§ **Исходный отрывок**

Возможность в той или иной степени доводить до осознания (или помещение в вербальную рамку) информационные процессы биологического порядка (как внутри организма, так и на его границе) – это, очевидно, не только теоретическая гипотеза. Это также и просто факт, притом многократно засвидетельствованный и практически очень важный. Между биологическими информационными процессами и нарративными процессами думания нет непроходимой границы, хотя прояснение их отношений выдвигает целый ряд теоретических проблем, которые будут обсуждаться ниже. Сейчас достаточно зафиксировать только то, что концепция индивид-процесса захватывает также и такую процессуальность, которая, не имея прямого и непременного отношения к человеческому сознанию, создает обстоятельства, в которых это сознание узнает себя в качестве действующего. Далее я перехожу к обсуждении подходящей концепции социум-процесса.

1.3. Общество как процессуальное образование. Аутопойесис и рефлексивность

Теперь следует уточнить смысл слова «общество», как оно понимается в настоящей работе. Эта работа должна быть проделана даже безотносительно к тому, что особый интерес вызывает гражданское общество. Но направленность на область этико-политического можно использовать с самого начала, чтобы сознательно искать подходящую концептуальную базу. По условиям избранного способа рассуждений, «коллектив-субъект» признан столь же неосновательным, как «индивид-субъект»: таким образом, невозможно исходить из полагания общества как субстанции. Следует найти точку видения процесса или процессов, конституирующих общество через некий аналог «субъективации», как смысловое и информационное образование, сопоставимое с индивидом так же, как со смысловым и информационным образованием.

Подход Г. Бейтсона, отождествлявшего сферу информационного обмена со всей сферой mind (более широкой, нежели человеческая), позволяет включать в нее не только собственно жизнь, но и жизнеподобные процессы – в частности, экономические процессы. Так, для мировой экономики сегодняшнего дня нет и, вероятно, не может быть никакого объемлющего нарратива: в этом отношении она «бессмысленна», тогда как, скажем, государственное строительство Великой Французской революции дает повод говорить о себе как об осмысленном явлении. Но совершенно очевидно, что мировая экономика соткана из процессов порождения различий различиями, имеющих разные конфигурации.

Понимание общества как информационного и смыслового (в какой-то своей части) образования вовсе не является конструктивистским. Оно, правда, само по себе не является и реалистическим, но по меньшей мере открыто для реалистической онтологии. Мне, строго говоря, вообще незачем выходить за рамки феноменологического подхода, однако и в этих рамках первостепенно важно, в каком «модусе» конституируется явление общества – как нечто «внутреннее» или как «внешнее» для собственно индивидного самоописания.

§ **Сохранённые строки**
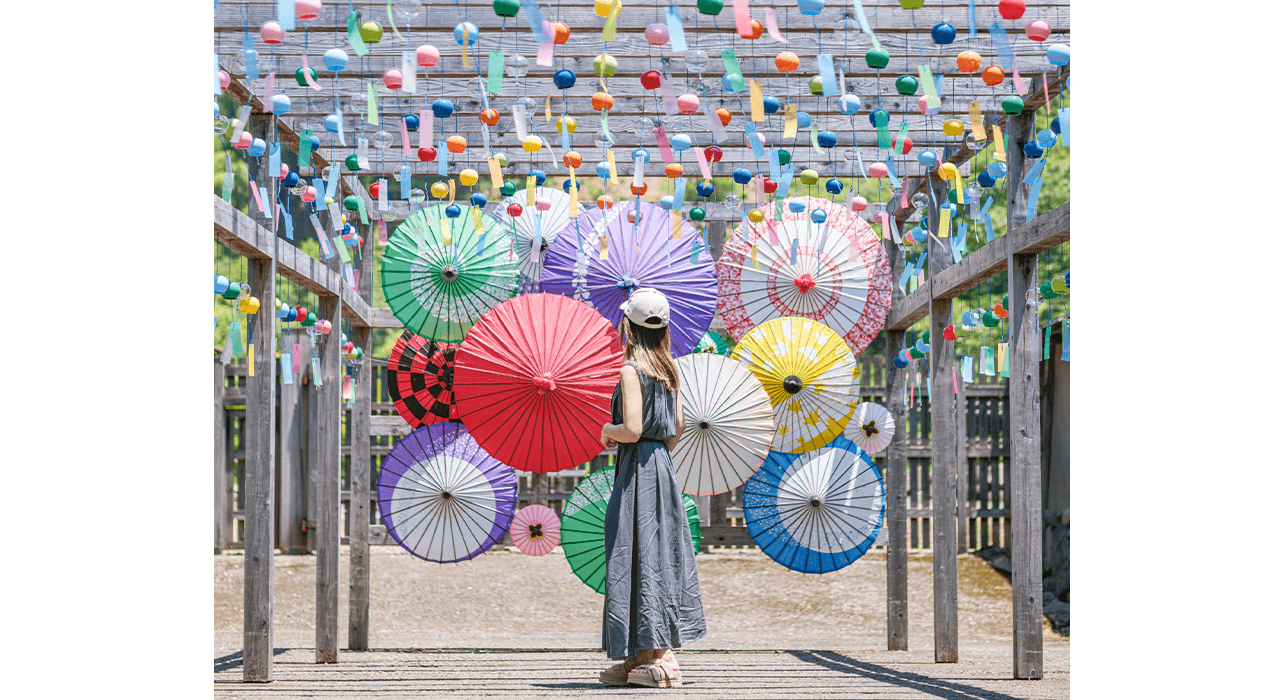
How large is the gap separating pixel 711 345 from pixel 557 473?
3335 millimetres

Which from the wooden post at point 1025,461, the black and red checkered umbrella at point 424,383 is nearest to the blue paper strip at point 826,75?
the wooden post at point 1025,461

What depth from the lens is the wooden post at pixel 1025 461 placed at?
196 inches

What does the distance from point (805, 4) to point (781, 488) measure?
341 centimetres

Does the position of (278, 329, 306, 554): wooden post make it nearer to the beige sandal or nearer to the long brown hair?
the long brown hair

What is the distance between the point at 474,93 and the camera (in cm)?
604

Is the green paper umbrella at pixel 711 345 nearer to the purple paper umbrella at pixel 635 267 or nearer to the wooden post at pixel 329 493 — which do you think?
the purple paper umbrella at pixel 635 267

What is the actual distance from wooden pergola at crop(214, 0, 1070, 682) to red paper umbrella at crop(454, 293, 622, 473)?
3.19 feet

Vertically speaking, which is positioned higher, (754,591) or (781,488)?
(781,488)

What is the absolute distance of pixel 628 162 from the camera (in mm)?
7285

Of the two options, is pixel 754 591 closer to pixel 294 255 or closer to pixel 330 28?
pixel 294 255

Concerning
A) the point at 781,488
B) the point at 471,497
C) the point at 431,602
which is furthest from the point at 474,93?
the point at 431,602

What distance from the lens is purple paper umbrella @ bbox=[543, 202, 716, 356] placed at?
20.6 ft

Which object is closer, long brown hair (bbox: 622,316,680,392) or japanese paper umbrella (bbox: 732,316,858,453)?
long brown hair (bbox: 622,316,680,392)

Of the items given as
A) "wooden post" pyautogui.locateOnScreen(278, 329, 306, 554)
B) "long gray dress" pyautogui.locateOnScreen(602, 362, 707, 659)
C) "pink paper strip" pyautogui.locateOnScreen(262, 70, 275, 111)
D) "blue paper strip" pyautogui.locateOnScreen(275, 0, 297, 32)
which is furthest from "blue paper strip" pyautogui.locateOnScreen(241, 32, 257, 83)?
"wooden post" pyautogui.locateOnScreen(278, 329, 306, 554)
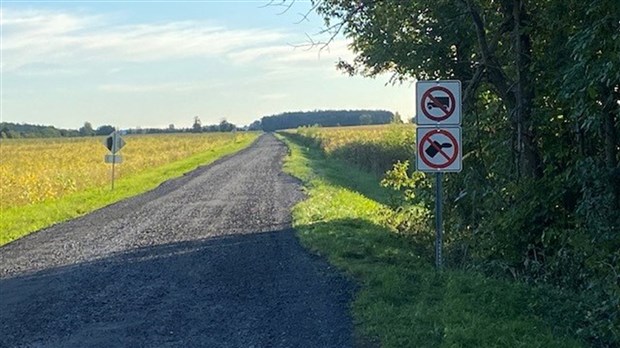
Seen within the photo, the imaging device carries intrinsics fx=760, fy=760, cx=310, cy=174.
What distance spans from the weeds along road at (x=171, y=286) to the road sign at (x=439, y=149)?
1.91m

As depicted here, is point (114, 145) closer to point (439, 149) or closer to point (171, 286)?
point (171, 286)

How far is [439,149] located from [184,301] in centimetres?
371

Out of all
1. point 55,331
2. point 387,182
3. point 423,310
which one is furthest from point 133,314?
point 387,182

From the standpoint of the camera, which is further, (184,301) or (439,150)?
(439,150)

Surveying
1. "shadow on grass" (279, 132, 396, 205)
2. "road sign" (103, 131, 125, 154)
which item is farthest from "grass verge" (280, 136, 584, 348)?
"road sign" (103, 131, 125, 154)

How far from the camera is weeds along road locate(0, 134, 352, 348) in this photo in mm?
7656

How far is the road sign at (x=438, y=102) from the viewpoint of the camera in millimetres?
9562

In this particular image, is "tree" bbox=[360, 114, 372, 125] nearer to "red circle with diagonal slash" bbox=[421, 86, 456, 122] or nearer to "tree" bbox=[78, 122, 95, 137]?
"tree" bbox=[78, 122, 95, 137]

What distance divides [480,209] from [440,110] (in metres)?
3.15

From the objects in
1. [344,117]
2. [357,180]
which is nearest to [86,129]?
[344,117]

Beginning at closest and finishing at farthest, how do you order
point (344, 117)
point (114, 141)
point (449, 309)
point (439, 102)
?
point (449, 309) < point (439, 102) < point (114, 141) < point (344, 117)

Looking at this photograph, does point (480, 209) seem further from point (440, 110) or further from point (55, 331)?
point (55, 331)

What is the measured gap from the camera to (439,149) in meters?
9.68

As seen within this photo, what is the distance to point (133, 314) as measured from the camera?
863 centimetres
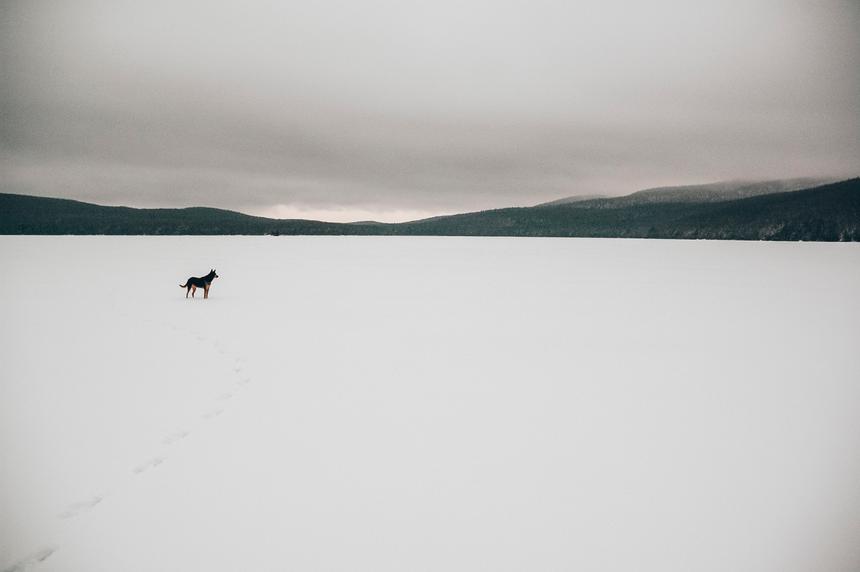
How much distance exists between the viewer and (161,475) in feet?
12.0

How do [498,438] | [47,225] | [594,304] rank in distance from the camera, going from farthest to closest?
[47,225], [594,304], [498,438]

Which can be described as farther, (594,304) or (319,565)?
(594,304)

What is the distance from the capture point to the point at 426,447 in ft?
13.9

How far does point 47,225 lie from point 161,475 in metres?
221

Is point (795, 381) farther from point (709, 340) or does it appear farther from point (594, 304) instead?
point (594, 304)

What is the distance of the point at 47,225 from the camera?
177 meters

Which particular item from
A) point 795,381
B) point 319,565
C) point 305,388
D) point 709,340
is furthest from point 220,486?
point 709,340

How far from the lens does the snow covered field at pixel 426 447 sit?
2979 mm

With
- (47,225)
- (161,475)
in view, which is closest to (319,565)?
(161,475)

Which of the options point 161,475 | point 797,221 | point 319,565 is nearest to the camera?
point 319,565

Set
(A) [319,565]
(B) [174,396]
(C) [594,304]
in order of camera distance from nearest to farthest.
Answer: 1. (A) [319,565]
2. (B) [174,396]
3. (C) [594,304]

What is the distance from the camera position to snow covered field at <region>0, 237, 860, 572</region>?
298cm

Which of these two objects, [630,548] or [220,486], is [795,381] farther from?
[220,486]

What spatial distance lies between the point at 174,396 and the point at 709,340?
8124mm
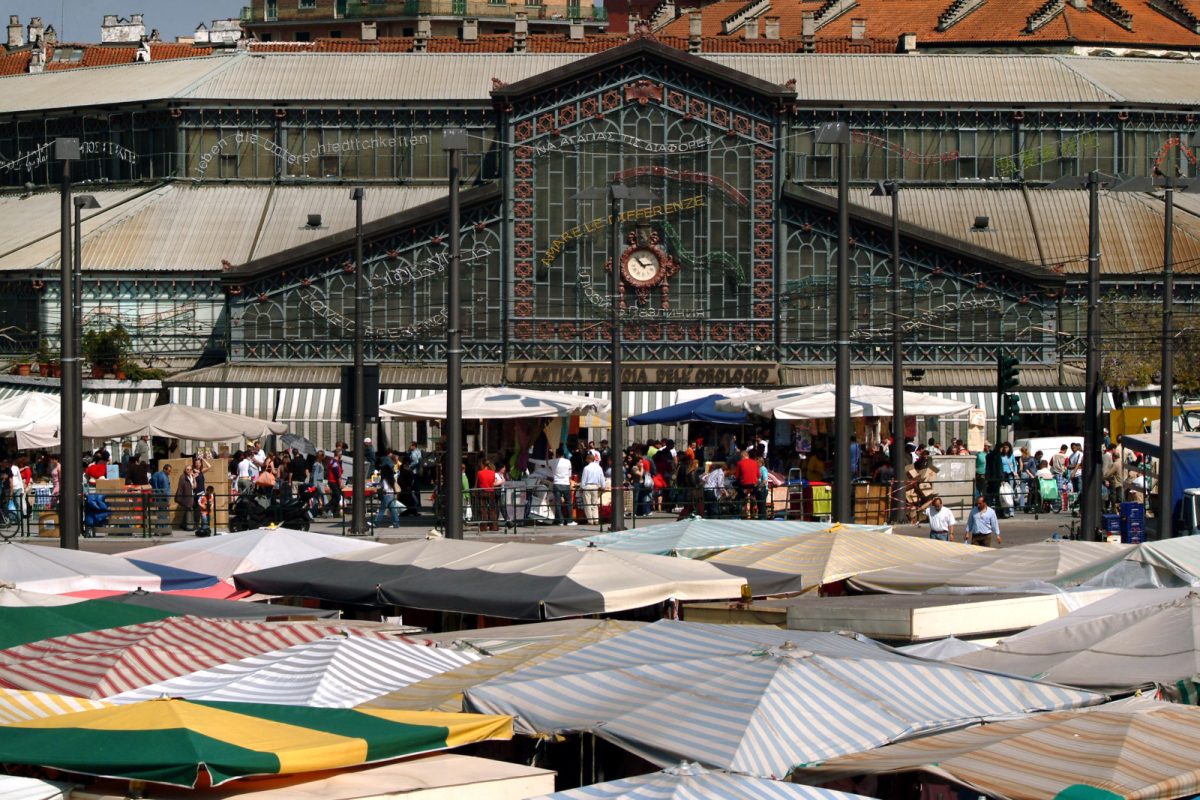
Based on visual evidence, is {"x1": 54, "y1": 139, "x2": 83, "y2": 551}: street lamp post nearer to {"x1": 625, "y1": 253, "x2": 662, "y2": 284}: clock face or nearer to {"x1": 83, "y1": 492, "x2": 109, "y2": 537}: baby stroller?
{"x1": 83, "y1": 492, "x2": 109, "y2": 537}: baby stroller

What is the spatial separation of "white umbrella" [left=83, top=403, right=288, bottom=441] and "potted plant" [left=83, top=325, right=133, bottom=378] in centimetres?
1273

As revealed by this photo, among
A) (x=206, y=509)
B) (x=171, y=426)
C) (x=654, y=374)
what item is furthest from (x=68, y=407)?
(x=654, y=374)

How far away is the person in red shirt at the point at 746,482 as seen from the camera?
128ft

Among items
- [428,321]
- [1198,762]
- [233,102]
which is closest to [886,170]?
[428,321]

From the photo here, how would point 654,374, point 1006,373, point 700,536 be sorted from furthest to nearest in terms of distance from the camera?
point 654,374 < point 1006,373 < point 700,536

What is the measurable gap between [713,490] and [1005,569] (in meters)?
17.5

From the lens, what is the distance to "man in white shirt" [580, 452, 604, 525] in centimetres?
4069

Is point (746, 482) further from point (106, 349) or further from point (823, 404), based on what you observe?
point (106, 349)

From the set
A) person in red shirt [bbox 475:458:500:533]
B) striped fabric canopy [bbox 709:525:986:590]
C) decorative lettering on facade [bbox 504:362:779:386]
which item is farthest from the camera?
decorative lettering on facade [bbox 504:362:779:386]

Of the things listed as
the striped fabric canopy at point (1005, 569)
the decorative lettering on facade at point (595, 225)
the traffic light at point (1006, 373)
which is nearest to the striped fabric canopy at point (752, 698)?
the striped fabric canopy at point (1005, 569)

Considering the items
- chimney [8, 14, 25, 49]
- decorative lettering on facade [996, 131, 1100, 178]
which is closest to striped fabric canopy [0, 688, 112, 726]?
decorative lettering on facade [996, 131, 1100, 178]

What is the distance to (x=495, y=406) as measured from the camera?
4194cm

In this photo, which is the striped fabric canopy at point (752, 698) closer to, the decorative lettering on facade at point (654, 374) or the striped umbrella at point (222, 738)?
the striped umbrella at point (222, 738)

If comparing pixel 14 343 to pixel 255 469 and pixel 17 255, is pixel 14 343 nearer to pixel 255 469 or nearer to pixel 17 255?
pixel 17 255
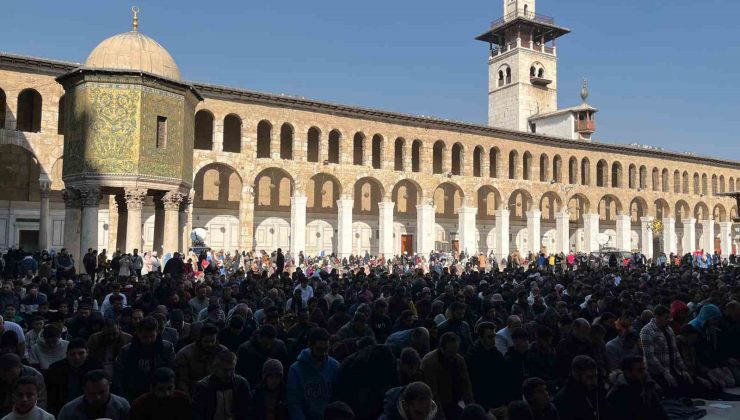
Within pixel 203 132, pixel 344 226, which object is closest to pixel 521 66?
pixel 344 226

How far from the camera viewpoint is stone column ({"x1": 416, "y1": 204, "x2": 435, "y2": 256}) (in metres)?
34.0

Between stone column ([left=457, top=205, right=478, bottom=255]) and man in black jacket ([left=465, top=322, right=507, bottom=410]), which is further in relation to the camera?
stone column ([left=457, top=205, right=478, bottom=255])

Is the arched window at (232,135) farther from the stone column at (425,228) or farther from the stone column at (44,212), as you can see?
the stone column at (425,228)

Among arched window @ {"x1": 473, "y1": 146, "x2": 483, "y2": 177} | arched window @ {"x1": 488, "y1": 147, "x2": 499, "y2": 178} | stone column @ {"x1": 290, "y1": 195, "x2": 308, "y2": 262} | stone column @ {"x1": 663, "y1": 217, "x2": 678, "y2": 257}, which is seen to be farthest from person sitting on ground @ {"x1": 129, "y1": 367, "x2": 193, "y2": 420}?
stone column @ {"x1": 663, "y1": 217, "x2": 678, "y2": 257}

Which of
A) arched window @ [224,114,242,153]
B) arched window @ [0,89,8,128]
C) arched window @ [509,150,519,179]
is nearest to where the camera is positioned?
arched window @ [0,89,8,128]

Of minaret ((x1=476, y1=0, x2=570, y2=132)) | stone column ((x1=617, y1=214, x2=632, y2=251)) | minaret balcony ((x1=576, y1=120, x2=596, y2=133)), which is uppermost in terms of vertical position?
minaret ((x1=476, y1=0, x2=570, y2=132))

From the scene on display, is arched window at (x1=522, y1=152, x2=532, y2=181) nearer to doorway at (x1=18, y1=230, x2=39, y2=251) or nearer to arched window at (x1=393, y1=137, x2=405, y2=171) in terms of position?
arched window at (x1=393, y1=137, x2=405, y2=171)

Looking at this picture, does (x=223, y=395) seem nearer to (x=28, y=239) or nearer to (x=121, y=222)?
(x=121, y=222)

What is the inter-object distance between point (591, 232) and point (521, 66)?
16.2 meters

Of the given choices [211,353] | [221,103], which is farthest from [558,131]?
[211,353]

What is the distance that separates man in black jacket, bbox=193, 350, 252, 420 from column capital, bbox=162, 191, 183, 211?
14864mm

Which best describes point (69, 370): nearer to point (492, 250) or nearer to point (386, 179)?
point (386, 179)

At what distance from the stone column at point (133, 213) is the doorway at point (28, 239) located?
11477 mm

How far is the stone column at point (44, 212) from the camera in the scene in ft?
79.1
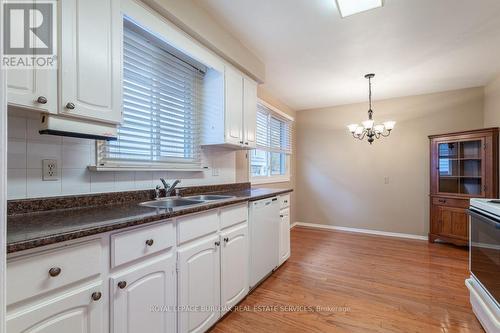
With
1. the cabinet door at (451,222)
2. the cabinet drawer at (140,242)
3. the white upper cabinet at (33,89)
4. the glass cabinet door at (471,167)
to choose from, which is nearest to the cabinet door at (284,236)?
the cabinet drawer at (140,242)

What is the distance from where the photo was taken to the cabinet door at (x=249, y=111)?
2693 millimetres

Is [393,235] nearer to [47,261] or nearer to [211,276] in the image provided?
[211,276]

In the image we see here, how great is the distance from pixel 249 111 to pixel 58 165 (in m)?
1.88

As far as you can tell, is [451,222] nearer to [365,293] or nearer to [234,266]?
[365,293]

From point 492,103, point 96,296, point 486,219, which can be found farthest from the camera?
point 492,103

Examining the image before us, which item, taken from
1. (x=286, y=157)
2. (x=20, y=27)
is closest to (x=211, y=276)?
(x=20, y=27)

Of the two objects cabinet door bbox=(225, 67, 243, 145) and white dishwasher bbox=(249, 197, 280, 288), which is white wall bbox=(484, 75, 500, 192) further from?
cabinet door bbox=(225, 67, 243, 145)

§ **Условия задания**
Выпишите по порядку все слова и выражения, которые в отрывке об обществе как процессуальном образовании заключены в кавычки-ёлочки. Эти строки взяты из другого источника.

§ **Правильный ответ**
«общество», «коллектив-субъект», «индивид-субъект», «субъективации», «бессмысленна», «модусе», «внутреннее», «внешнее»